Bupati Tubaba Protes Perbedaan Data Vaksin Daerah dan Pusat

( kata)
Bupati Tubaba Protes Perbedaan Data Vaksin Daerah dan Pusat
Bupati Tubaba Umar Ahmad dan Kepala BIN Lampung Iwan Setiawan menyerahkan sembako kepada peserta vaksinasi di Kelurahan Mulyo Ari. Lampost.co/Merwan


Panaragan (Lampost.co) -- Bupati Tulangbawang Barat (Tubaba) Umar Ahmad mengkritisi ketidaksinkronan data penerima vaksinasi di daerah dengan pemerintah pusat.

Dia menilai perbedaan data itu membuat status PPKM Tubaba masuk dalam level 3. Padahal, realisasi vaksinasi di wilayahnya sudah mencapai 45 persen sedangkan data pusat masih 23 persen.

"Tidak sinkronnya realisasi penerima vaksinasi itu salahnya dimana. Ini yang harus diperbaiki dulu agar data daerah dan pusat bisa sama. Tidak samanya data ini nyangkutnya dimana," ungkap Umar saat meninjau percepatan vaksinasi yang digelar BIN Lampung di Kelurahan Mulyo Asri, Tulangbawang Tengah, Selasa, 19 Oktober 2021

Dia meminta Dinas Kesehatan dapat menelusuri perbedaan data tersebut. Sebab, pemkab terus gencar melakukan vaksinasi secara merata di sembilan kecamatan dengan mengandeng TNI, Polri dan BIN termasuk pihak lain yang memiliki stok vaksin.

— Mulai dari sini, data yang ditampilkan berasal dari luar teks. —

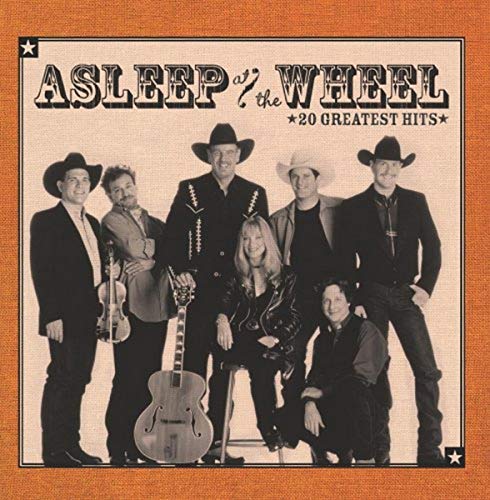Best of Asleep at the Wheel - 20 Greatest Country Music Hits CD for Road Trips & Western Parties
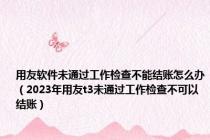 用友软件未通过工作检查不能结账怎么办（2023年用友t3未通过工作检查不可以结账）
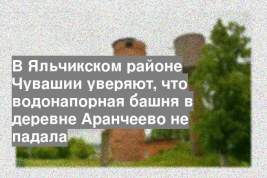 В Яльчикском районе Чувашии уверяют, что водонапорная башня в деревне Аранчеево не падала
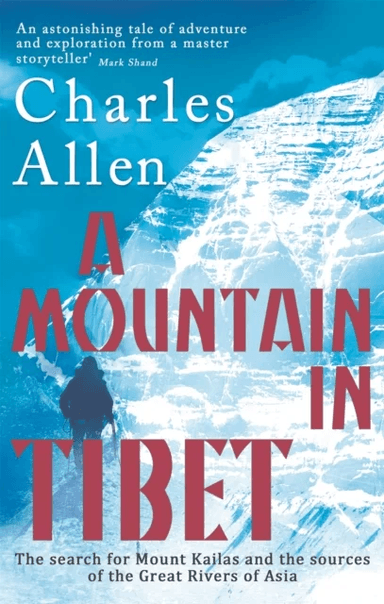 A Mountain In Tibet av Charles Allen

"Berdasarkan data kami, jumlah masyarakat yang divaksin di kabupaten ini sudah 45 persen. Selain masyarakat umum sasaran vaksin juga masuk ke kalangan pelajar," kata dia

Sementara itu, Kepala Dinas Kesehatan Tubaba, Majril, mengatakan tidak sinkronnya data tersebut karena TNI, Polri, dan BIN memiliki laporan internal melalui sistem P-Care sehingga data tersebut tidak masuk dalam data kabupaten.

"Masalahnya, pihak Polri pelaporan P-Care masuk di data Polda Lampung dan TNI masuk data pelaporan di Kodim 0412 Lampung Utara. Ini yang membuat data realisasi vaksin tidak sama. Tapi, kalau data provinsi kami laporkan sesuai dengan realisasi dosis yang kami suntik ke masyarakat," ungkapnya

Menurut dia, untuk memperbaiki data tersebut pihaknya akan melakukan koordinasi dengan provinsi dan pusat agar data daerah bisa sinkron sesuai dengan dosis vaksin yang direalisasikan. "Yang rugi kami realisasi vaksin ini menjadi salah satu acuan yang menetapkan Tubaba masuk dalam PPKM level 3," kata dia.

Dia menjelaskan jumlah sasaran penerima vaksin di Tubaba direncanakan sebanyak 210.123 orang. Dari jumlah tersebut sebagian sudah mendapatkan vaksin tahap pertama dan kedua. "Contohnya, pihak BIN melakukan percepatan vaksin ke kalangan pelajar dengan rincian tahap pertama 7.500 dosis dan tahap kedua sebanyak 5.500 dosis," kata dia.